Il desiderio di sentirsi necessari
Oltre ad evidenziare il bisogno umano di appartenenza, Junger coglie un altro potente impulso umano quando conclude: “Per gli esseri umani le difficoltà non sono un problema, infatti gli uomini prosperano in esse; ciò che a loro dispiace è non sentirsi necessari. La società moderna ha perfezionato l’arte di non far sentire le persone necessarie”.
Molti di noi stanno sperimentando questo in abbondanza: ci sentiamo non necessari, inutili e disconnessi. L’unica cosa a non essere “buona” in Genesi 1 era l’isolamento dell’uomo. Il Creatore ci ha fatti per essere in comunione. Pensiamo alle persone molto giovani e a quelle molto vecchie che conosciamo. Stiamo comunicando loro che sono necessarie, o che sono solamente vulnerabili? Dio ci ha creati per la comunità e l’interdipendenza; Dio ci ha creati per avere bisogno gli uni degli altri.
Considerata la natura atipica di questa crisi, stiamo affrontando una seconda minaccia che va oltre la malattia: non abbiamo nemmeno gli uni gli altri. Abbiamo bisogno di sentirci necessari, e tuttavia i modi naturali in cui potremmo prenderci cura degli altri e ricevere la loro compagnia e cura sono attualmente impossibili. Regole su quarantena e distanziamento sociale ci tentano a ritirarci ancora di più in noi stessi, ad affrontare da soli la disperazione e la difficoltà. Ma dobbiamo resistere con coraggio a questo isolamento, non violando le giuste disposizioni del governo, ma imparando nuovamente a coltivare la comunione con Dio e con il prossimo in questo tempo surreale.
Spesso non sappiamo cosa ci manca finché non ci viene tolto. Purtroppo, la maggioranza degli esperti ritiene che siamo all’inizio di questa crisi, e non alla fine. Eppure, anche adesso, possiamo ricordarci quanto è importante il senso di appartenenza e il sentirsi necessari.
Isolati insieme
Per ritornare alla mia domanda iniziale, che cosa facciamo per soddisfare il bisogno di relazione con cui siamo stati creati? Penso sia utile essere consapevoli delle nostre relazioni. Siamo stati creati per essere in relazione con Dio, con il prossimo, con noi stessi e con la terra. Non dobbiamo trascurare le nostre relazioni in questa stagione.
Come fecero gli inglesi negli anni quaranta mentre le bombe cadevano intorno a loro, non dobbiamo lasciare che la paura ci paralizzi. Come loro, dobbiamo combattere intensamente per l’unità, l’equità e la comunità. Telefoniamo agli amici che amiamo e di cui sentiamo la mancanza. Scriviamo biglietti di incoraggiamento ed empatia a coloro che stanno soffrendo o che sono soli. Uniamo i nostri cuori attraverso espressioni concrete di generosità nei confronti di chiese, individui e organizzazioni che hanno un disperato bisogno di noi in questo momento.
Dio promette che se noi ci avviciniamo a lui, egli si avvicinerà a noi.
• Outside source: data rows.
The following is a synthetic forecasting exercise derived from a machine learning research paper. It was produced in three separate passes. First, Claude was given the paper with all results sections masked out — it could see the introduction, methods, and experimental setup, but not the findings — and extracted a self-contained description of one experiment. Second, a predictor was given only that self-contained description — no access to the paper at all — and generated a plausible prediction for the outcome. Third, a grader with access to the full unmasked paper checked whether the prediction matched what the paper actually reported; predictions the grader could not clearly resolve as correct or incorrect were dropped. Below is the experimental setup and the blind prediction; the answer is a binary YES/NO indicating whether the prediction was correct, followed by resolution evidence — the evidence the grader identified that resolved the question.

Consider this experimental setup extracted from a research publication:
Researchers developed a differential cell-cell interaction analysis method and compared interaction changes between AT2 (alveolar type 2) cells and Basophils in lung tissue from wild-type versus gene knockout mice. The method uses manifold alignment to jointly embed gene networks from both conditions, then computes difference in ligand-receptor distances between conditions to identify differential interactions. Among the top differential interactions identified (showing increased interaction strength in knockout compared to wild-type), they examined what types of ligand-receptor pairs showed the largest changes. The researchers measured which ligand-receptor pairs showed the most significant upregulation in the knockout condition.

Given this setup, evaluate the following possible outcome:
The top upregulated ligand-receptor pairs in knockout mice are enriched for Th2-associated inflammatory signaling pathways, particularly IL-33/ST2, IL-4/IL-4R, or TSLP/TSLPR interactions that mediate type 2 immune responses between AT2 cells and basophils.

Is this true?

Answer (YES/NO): NO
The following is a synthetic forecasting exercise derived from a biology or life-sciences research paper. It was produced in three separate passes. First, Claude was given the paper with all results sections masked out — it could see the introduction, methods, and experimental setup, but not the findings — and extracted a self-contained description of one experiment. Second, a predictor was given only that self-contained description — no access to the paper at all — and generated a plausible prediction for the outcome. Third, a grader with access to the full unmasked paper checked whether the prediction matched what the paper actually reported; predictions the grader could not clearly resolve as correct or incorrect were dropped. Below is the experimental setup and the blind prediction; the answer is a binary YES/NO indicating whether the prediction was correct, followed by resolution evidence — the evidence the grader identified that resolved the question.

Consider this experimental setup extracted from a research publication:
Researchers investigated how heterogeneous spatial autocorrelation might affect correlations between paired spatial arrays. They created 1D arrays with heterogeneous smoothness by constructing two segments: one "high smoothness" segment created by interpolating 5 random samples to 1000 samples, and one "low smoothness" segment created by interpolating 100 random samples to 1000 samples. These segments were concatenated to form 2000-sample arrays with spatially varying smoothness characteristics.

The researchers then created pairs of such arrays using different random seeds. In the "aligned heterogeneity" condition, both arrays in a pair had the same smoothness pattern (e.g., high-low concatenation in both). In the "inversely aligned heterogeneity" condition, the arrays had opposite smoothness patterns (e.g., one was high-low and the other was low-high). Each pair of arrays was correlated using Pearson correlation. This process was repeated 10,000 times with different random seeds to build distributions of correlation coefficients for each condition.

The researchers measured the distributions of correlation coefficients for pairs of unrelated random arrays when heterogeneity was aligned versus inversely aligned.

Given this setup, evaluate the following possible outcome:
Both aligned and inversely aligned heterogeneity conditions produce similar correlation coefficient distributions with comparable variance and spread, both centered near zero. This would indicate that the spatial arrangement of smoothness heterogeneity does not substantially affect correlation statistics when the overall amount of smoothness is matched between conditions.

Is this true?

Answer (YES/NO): NO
Preghiamo, annaffiamo le piante, facciamo dei respiri profondi e usiamo le nostre voci per raggiungere gli altri con parole preziose che esprimono coraggio ed empatia. Pronunciamo—e ascoltiamo—parole vivificanti che comunicano un senso di appartenenza reciproca.
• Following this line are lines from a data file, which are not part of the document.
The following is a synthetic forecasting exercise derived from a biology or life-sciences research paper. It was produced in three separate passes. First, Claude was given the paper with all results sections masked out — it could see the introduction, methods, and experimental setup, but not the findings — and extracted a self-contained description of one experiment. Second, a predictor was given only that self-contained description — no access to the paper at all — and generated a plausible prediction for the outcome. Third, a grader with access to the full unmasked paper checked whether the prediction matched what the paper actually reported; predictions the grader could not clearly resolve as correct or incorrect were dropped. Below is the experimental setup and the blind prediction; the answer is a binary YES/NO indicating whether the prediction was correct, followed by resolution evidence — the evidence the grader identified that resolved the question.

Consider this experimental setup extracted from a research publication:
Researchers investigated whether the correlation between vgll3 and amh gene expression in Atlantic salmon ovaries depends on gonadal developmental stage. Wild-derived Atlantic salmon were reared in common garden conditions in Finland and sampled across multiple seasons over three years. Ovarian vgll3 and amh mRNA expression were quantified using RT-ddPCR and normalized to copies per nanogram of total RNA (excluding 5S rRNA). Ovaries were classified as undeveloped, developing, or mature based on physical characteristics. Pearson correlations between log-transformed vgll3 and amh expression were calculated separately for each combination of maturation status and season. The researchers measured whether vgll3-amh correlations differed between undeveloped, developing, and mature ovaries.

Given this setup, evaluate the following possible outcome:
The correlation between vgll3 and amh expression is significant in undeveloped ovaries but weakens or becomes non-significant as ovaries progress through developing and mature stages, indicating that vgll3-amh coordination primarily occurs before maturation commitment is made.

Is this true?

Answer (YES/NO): YES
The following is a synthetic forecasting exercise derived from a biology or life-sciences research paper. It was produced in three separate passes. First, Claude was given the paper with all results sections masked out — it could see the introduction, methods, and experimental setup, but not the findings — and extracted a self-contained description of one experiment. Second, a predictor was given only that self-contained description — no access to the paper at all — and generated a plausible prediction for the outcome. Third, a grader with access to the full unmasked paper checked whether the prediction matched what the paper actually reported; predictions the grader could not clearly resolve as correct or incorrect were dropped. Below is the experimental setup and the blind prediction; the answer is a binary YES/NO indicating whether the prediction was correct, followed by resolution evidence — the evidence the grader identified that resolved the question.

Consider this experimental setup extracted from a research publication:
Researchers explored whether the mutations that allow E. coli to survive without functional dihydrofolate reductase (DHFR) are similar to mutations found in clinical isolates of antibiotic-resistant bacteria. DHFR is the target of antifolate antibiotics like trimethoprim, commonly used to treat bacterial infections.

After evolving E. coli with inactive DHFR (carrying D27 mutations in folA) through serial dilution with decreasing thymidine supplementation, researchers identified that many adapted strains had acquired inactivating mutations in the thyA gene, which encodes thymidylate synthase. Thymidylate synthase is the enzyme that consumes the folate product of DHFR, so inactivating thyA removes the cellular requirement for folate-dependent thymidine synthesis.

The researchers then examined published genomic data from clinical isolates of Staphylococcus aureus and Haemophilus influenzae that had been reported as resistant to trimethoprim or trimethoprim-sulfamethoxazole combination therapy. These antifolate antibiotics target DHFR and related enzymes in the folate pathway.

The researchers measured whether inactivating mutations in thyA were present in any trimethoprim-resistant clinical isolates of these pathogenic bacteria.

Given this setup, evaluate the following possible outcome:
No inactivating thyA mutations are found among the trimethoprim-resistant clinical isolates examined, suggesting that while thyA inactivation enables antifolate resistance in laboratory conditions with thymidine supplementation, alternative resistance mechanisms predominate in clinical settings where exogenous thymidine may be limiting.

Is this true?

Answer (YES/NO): NO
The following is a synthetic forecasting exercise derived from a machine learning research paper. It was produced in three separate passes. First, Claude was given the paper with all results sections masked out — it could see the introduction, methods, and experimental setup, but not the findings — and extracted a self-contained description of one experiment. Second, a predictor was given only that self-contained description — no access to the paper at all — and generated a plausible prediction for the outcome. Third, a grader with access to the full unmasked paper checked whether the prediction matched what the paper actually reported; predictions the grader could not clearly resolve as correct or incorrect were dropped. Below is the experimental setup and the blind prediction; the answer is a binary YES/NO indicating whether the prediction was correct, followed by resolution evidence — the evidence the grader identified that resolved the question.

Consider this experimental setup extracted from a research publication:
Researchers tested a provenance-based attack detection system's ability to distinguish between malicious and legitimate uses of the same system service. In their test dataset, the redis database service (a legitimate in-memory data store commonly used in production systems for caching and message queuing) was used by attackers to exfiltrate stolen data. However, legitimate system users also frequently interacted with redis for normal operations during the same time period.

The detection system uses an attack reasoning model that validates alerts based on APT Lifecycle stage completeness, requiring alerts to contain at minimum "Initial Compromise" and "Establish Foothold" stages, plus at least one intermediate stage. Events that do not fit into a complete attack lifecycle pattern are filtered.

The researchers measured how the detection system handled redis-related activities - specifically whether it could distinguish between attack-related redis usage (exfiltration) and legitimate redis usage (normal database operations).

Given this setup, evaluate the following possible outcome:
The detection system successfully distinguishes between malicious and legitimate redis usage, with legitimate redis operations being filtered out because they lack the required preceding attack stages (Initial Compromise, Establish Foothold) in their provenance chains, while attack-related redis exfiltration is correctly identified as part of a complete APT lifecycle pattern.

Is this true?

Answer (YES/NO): YES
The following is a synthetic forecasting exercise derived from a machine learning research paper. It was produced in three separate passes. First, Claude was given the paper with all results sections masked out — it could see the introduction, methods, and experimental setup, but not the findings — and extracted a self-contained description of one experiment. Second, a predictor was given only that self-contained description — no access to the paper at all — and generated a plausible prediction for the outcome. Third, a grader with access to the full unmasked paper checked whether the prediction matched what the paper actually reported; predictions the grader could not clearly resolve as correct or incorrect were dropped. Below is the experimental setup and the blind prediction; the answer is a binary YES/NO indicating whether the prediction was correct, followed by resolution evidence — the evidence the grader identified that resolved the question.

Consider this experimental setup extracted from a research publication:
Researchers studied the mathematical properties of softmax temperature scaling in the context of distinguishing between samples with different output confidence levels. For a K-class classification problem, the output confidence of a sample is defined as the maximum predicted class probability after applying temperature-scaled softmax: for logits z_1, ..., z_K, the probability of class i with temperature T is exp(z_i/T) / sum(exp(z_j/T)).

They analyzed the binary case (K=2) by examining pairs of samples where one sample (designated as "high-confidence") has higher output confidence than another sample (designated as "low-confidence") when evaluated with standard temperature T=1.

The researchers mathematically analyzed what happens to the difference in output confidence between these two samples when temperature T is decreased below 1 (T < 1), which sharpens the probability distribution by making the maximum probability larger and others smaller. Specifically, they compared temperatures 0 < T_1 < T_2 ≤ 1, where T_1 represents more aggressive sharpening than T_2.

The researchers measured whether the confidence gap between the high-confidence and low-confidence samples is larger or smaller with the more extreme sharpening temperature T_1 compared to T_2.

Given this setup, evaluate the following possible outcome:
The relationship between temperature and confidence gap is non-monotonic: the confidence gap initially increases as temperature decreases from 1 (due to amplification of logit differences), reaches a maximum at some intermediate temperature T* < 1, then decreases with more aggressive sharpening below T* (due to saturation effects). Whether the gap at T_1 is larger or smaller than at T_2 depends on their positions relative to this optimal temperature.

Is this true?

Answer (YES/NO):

Che possa essere veramente così.
Kelly M. Kapic è professore di studi teologici presso il Covenant College di Lookout Mountain, Georgia. E’ un pluripremiato autore e curatore di oltre 15 libri, tra cui Embodied Hope (IVP Academic, 2017), The God Who Gives (Zondervan Academic, 2018), e Becoming Whole scritto con Brian Fikkert (Moody, 2019).